Bryan and I take my job as a stay-at-home-mom very seriously. We always have. When we were pregnant with our first born, we'd talked about preschool as if it were a possibility but never a certainty. And if he went to preschool, it would surly only be for one year. What could they teach him at preschool that I couldn't teach him at home? And teaching the kids is totally my job. Kindergarten through 12th grade? Well, that's mandated by the government, so off to school they'd go! (And, frankly, I would home school if Bryan would let me... But then we'd need a dozen other posts about my previous life dealing with serious separation anxiety - mine, not theirs.)
Then Zach hit age 4 and all of his uber-cool older cousins were starting school. And every show on PBS was about going back to school. Naturally, Zach started asking when he would go to school. "Kindergarten is in two years, Dear." But he kept asking. Since he had such a serious desire to go to school, we enrolled him in preschool the following January. He went for 1 1/2 years. It was such a wonderful experience for our entire family.
Enter Luke... He has been asking to go to school since he was two! Our first immediate reward when Zach started preschool was that he learned how to socialize and work with other children his own age. This is the area where Luke struggles. He is very friendly and outgoing, but sharing is not to his liking, and shoving sometimes is. I find myself actually avoiding play environments with kids his own age because the little friend usually ends up crying... We plan to hold him back in school, so he won't start kindergarten till after his 6th birthday. That's THREE YEARS from now. We'd planned to put him in preschool for 1 1/2 years (just like Zach), but now I'm weighing our options... One thing preschool can give him that I cannot is a bunch of 3 year olds to socialize with. Why wait till he's 4 1/2 to learn how to get along with kids his age?

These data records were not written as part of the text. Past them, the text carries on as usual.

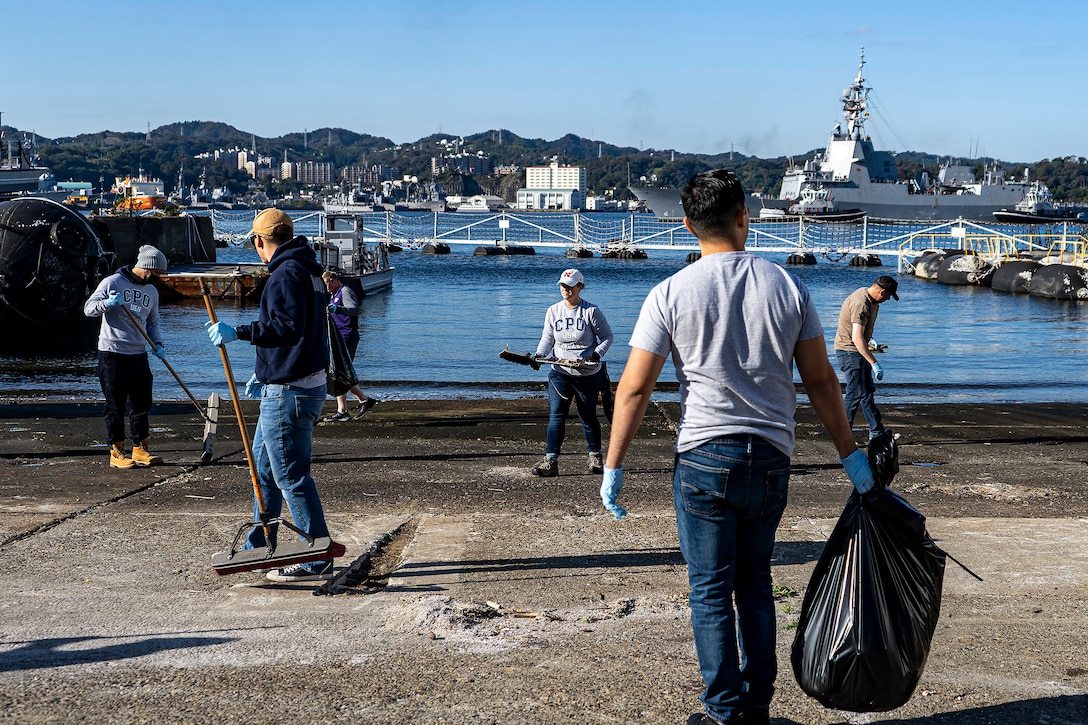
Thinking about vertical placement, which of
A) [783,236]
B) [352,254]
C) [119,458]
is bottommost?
[119,458]

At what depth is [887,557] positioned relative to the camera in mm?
3699

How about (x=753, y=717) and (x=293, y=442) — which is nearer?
(x=753, y=717)

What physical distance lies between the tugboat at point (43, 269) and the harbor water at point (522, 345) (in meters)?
2.77

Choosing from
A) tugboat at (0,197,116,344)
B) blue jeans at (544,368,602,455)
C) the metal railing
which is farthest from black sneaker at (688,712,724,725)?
the metal railing

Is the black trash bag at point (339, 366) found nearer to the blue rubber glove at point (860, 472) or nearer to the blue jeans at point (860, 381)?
the blue jeans at point (860, 381)

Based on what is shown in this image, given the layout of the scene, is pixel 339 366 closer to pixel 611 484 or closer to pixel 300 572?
pixel 300 572

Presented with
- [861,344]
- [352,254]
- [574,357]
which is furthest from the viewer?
[352,254]

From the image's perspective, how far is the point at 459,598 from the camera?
5281 millimetres

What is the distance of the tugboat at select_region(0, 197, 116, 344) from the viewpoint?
2941 cm

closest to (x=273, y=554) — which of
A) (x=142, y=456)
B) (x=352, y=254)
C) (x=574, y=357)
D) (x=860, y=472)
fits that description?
(x=860, y=472)

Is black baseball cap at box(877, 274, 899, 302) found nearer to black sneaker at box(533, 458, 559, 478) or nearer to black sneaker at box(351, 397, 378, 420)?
black sneaker at box(533, 458, 559, 478)

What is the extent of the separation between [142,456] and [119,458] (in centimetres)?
20

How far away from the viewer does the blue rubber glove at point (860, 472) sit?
3.74 meters

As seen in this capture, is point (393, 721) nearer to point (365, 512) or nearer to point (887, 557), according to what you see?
point (887, 557)
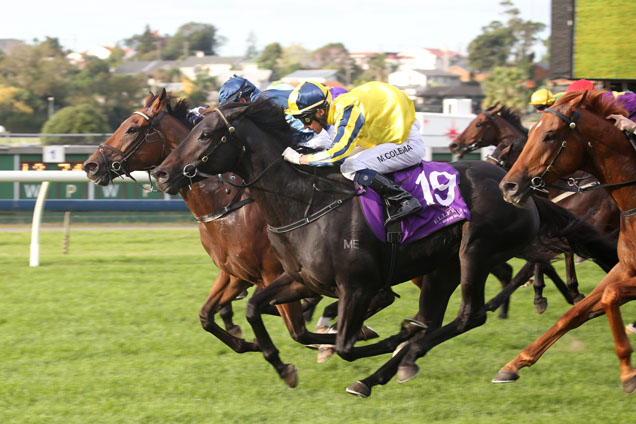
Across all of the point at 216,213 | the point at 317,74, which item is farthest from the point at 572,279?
the point at 317,74

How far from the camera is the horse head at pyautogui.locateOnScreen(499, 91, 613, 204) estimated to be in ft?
13.4

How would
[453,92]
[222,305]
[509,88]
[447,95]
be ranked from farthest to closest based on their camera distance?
[447,95] < [453,92] < [509,88] < [222,305]

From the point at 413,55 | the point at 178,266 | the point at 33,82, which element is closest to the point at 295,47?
the point at 413,55

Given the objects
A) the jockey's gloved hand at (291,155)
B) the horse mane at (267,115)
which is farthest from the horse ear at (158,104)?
the jockey's gloved hand at (291,155)

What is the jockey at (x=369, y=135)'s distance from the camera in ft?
14.2

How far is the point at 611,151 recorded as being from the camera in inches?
163

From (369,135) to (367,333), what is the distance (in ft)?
4.91

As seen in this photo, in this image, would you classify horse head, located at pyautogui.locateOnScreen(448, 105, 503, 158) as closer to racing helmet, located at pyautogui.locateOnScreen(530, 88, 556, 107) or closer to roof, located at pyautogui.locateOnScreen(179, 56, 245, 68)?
racing helmet, located at pyautogui.locateOnScreen(530, 88, 556, 107)

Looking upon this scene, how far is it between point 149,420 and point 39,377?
1026 mm

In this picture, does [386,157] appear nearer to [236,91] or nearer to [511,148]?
[236,91]

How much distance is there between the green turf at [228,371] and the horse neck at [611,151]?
1.03 meters

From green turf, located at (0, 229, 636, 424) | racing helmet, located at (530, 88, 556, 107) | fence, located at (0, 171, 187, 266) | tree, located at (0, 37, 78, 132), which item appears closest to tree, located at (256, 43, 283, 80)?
tree, located at (0, 37, 78, 132)

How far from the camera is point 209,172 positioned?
14.2ft

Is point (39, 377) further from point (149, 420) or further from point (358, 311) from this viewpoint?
point (358, 311)
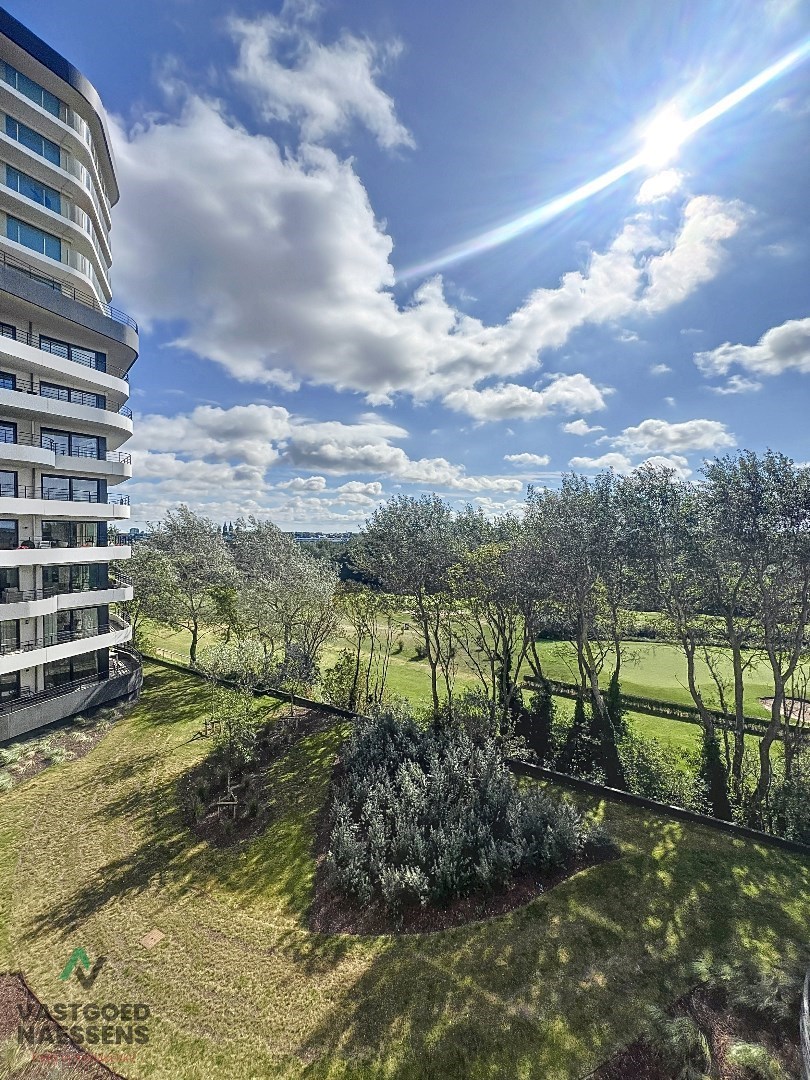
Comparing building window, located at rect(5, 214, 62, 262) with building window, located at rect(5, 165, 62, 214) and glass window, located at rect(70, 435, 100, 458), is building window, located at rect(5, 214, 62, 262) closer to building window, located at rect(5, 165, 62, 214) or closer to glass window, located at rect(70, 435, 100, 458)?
building window, located at rect(5, 165, 62, 214)

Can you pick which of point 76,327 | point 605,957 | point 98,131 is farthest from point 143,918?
point 98,131

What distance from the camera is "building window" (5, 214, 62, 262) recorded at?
22.8 meters

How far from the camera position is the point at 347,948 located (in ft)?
33.3

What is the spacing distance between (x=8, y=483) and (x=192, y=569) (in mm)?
17328

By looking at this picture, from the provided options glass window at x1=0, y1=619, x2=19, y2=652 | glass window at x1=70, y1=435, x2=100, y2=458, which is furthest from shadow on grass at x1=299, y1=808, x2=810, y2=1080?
glass window at x1=70, y1=435, x2=100, y2=458

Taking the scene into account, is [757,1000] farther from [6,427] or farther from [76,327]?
[76,327]

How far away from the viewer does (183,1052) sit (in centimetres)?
809

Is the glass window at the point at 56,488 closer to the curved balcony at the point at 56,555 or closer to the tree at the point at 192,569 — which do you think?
the curved balcony at the point at 56,555

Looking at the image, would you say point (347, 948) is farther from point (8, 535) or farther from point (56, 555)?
point (8, 535)

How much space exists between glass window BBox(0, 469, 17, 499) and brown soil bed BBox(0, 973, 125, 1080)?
63.3ft

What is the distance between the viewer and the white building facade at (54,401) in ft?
68.4

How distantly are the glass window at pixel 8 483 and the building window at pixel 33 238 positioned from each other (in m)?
11.3

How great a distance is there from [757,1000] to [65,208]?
38.8m

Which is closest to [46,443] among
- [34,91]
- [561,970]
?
[34,91]
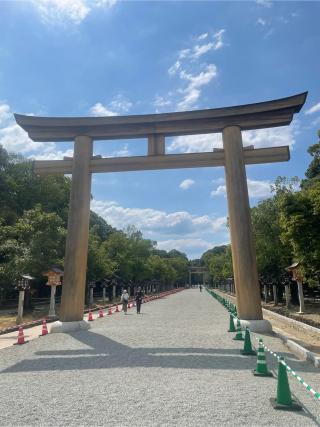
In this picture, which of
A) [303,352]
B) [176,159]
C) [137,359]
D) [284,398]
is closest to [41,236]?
[176,159]

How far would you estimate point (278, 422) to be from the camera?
516 cm

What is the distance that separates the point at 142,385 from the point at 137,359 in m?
2.62

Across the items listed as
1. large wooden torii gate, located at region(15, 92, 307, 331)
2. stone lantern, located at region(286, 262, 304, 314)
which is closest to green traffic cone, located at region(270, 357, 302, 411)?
large wooden torii gate, located at region(15, 92, 307, 331)

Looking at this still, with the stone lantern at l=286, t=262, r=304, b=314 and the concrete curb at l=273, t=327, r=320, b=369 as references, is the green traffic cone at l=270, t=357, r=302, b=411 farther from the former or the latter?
the stone lantern at l=286, t=262, r=304, b=314

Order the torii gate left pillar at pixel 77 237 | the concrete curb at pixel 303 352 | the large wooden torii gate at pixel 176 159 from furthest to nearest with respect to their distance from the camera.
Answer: the torii gate left pillar at pixel 77 237, the large wooden torii gate at pixel 176 159, the concrete curb at pixel 303 352

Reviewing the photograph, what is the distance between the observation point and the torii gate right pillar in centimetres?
1400

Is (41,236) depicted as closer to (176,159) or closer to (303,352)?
(176,159)

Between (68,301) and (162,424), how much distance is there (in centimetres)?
1051

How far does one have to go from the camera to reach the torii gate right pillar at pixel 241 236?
14000mm

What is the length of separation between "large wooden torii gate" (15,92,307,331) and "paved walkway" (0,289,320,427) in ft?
9.03

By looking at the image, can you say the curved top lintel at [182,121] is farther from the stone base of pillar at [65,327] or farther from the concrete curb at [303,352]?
the concrete curb at [303,352]

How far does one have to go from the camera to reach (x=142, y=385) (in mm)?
7082

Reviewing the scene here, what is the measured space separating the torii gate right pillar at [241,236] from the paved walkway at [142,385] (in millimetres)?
1896

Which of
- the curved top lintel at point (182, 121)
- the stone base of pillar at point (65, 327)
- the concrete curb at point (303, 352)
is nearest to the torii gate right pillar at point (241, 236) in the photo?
the curved top lintel at point (182, 121)
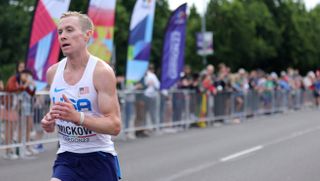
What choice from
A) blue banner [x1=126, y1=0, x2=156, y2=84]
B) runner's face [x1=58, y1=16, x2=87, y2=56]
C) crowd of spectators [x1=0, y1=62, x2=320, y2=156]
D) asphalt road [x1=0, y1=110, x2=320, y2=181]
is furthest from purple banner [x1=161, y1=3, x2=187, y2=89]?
runner's face [x1=58, y1=16, x2=87, y2=56]

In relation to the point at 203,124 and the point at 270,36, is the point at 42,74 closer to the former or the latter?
the point at 203,124

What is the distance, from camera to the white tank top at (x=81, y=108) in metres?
4.42

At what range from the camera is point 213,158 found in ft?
39.5

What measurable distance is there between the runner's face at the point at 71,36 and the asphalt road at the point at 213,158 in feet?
17.4

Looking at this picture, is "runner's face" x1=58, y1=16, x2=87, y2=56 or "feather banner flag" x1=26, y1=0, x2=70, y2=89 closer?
"runner's face" x1=58, y1=16, x2=87, y2=56

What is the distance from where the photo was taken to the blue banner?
17.3 m

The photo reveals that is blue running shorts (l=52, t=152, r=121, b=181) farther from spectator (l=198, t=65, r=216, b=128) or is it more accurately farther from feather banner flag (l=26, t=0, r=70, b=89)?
spectator (l=198, t=65, r=216, b=128)

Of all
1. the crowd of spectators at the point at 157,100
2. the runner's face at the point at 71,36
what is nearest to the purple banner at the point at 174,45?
the crowd of spectators at the point at 157,100

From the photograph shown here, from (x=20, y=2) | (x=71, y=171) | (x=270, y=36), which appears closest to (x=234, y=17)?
(x=270, y=36)

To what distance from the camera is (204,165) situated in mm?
11031

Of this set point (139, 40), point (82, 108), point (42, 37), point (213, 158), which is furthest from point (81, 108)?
point (139, 40)

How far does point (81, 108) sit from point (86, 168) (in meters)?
0.42

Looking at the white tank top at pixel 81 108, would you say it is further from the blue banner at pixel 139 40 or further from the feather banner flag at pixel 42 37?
the blue banner at pixel 139 40

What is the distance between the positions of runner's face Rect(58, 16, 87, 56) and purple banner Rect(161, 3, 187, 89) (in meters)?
13.8
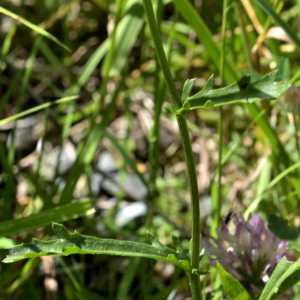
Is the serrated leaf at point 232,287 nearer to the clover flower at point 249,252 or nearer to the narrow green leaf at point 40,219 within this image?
the clover flower at point 249,252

On the flip side, I wonder if I'm over reacting. Am I expecting too much out of a 3 year old? Will I regret giving up two mornings a week - those last precious mornings that the boys and I have together before Zach is REQUIRED to go to school all day next fall (1st grade)?
Luke always does well in Sunday school, etc... It's just those playdates at the park, when he and another child are running wild on a play structure and then Luke comes running up, unprovoked, and shoves his friend down. Crying ensues, the other mother goes to comfort her sweet child, I am embarrassed, Luke apologizes, goes into time out, and it all starts over again after he gets out of time out. I keep thinking of preschool the way I thought of Apollo's dog training... As if Luke is going off to some class to learn how to behave. Have I fallen off my rocker?